It is too easy for 2 guys ...
 

·
Registered
Joined
·
230 Posts
Screw the tow hook in and use it. The car weighs less than 2000 pounds if you are worries about pushing too hard. I imagine if someone pulled on the tow hook while another person lightly pushed on the rear end of the car, you could even move it up a slight incline. Congrats on the car...enjoy

Andyd
 

·
Registered
Joined
·
7,002 Posts
Whatever you do, do not push or pull on the windshield, or more to the point, the windshield frame. It's not meant to take that additional force and may break. It doesn't take a lot of force to get the car rolling gently on level ground. Enjoy your new ride!! :wave:
 

·
Registered
Joined
·
1,190 Posts
Someone get in the car to steer, jack up one side of the container and let it roll out. No pushing needed.

Fill with new gas and have a fun first drive. (if the battery is working)

Kevin
 

·
Registered
Joined
·
218 Posts
Discussion Starter #7
Thanks for all the advice. The ship arrives tomorrow morning, and I'll be going with a person who specializes in the single-type certification to unload the car the following morning. I have already received clearance from the shipping company to release the container to me, and tomorrow the customs broker will work out the customs details. I have also obtained temporary insurance to cover the car until the certification is obtained to register it here.

We'll be sure not to push the car on the windshield. Maybe tilting the container will work if we have the right equipment.

Regarding the battery -- it was probably disconnected for shipping. When we reconnect it, it may still be dead. If we jump the car, how long should I run it to see if the battery can hold a charge?

What I want to avoid is that I leave the port assuming the battery is OK, go to fill it up at the nearest filling station (since it has little fuel for shipping), and then can't start it again. The port it will arrive in is a bit outside of town, so I'd be stranded if I was in that situation.
 

·
Registered
Joined
·
2,875 Posts
I don't know the laws there, but you could leave the engine running while filling up. It's not recommended but can be done in certain situations

Or you could bring a few jugs of gasoline and fill up the tank that way.

I would think running for 20-25 minutes or so would give it enough charge to start the car again
 

·
Registered
Joined
·
1,190 Posts
Make sure that any ramp you use to get the car out with is not to steep. You don’t want to grind the front of your car on it’s first move.

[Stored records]
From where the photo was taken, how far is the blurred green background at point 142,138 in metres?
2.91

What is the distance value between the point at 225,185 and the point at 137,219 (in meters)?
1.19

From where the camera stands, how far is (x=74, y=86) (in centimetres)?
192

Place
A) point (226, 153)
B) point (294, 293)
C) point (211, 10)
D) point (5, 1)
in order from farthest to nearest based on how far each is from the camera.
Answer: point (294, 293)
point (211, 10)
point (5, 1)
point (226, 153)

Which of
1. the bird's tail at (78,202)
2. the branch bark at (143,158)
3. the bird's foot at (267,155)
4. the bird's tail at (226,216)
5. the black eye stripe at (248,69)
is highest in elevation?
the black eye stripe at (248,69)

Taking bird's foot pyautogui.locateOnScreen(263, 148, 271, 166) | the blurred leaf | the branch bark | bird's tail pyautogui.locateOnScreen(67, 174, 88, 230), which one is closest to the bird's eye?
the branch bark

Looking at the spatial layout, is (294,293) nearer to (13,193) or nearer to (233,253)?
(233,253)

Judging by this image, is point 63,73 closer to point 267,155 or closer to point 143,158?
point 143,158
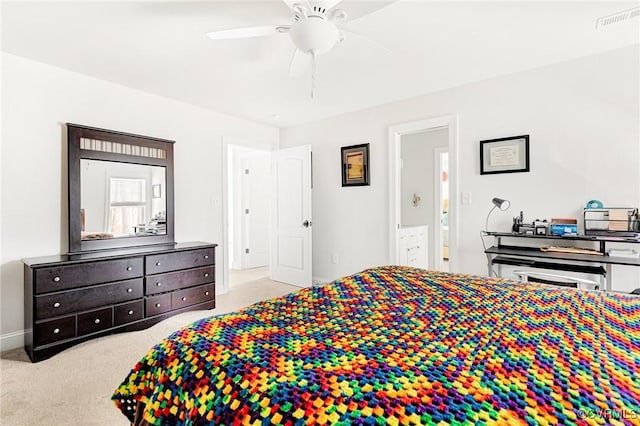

● What to do:
1. Based on the car-unloading thread, decide whether each statement agrees with it: (a) The car weighs less than 2000 pounds. (b) One reply recommends pushing on the windshield frame to start the car rolling. (c) The port where the car arrives is in the center of town. For each, answer yes or no and quote the deciding words.
2. Rewrite the car-unloading thread from "Fill with new" up to and including "the right equipment.", replacing "temporary insurance" with "short-term insurance".

● Expected results:
1.
(a) Yes: "The car weighs less than 2000 pounds"
(b) No: "do not push or pull on the windshield, or more to the point, the windshield frame"
(c) No: "The port it will arrive in is a bit outside of town"

2.
Fill with new gas and have a fun first drive. (if the battery is working)

Kevin
 

·
Registered
Joined
·
218 Posts
Discussion Starter #7
Thanks for all the advice. The ship arrives tomorrow morning, and I'll be going with a person who specializes in the single-type certification to unload the car the following morning. I have already received clearance from the shipping company to release the container to me, and tomorrow the customs broker will work out the customs details. I have also obtained short-term insurance to cover the car until the certification is obtained to register it here.

We'll be sure not to push the car on the windshield. Maybe tilting the container will work if we have the right equipment.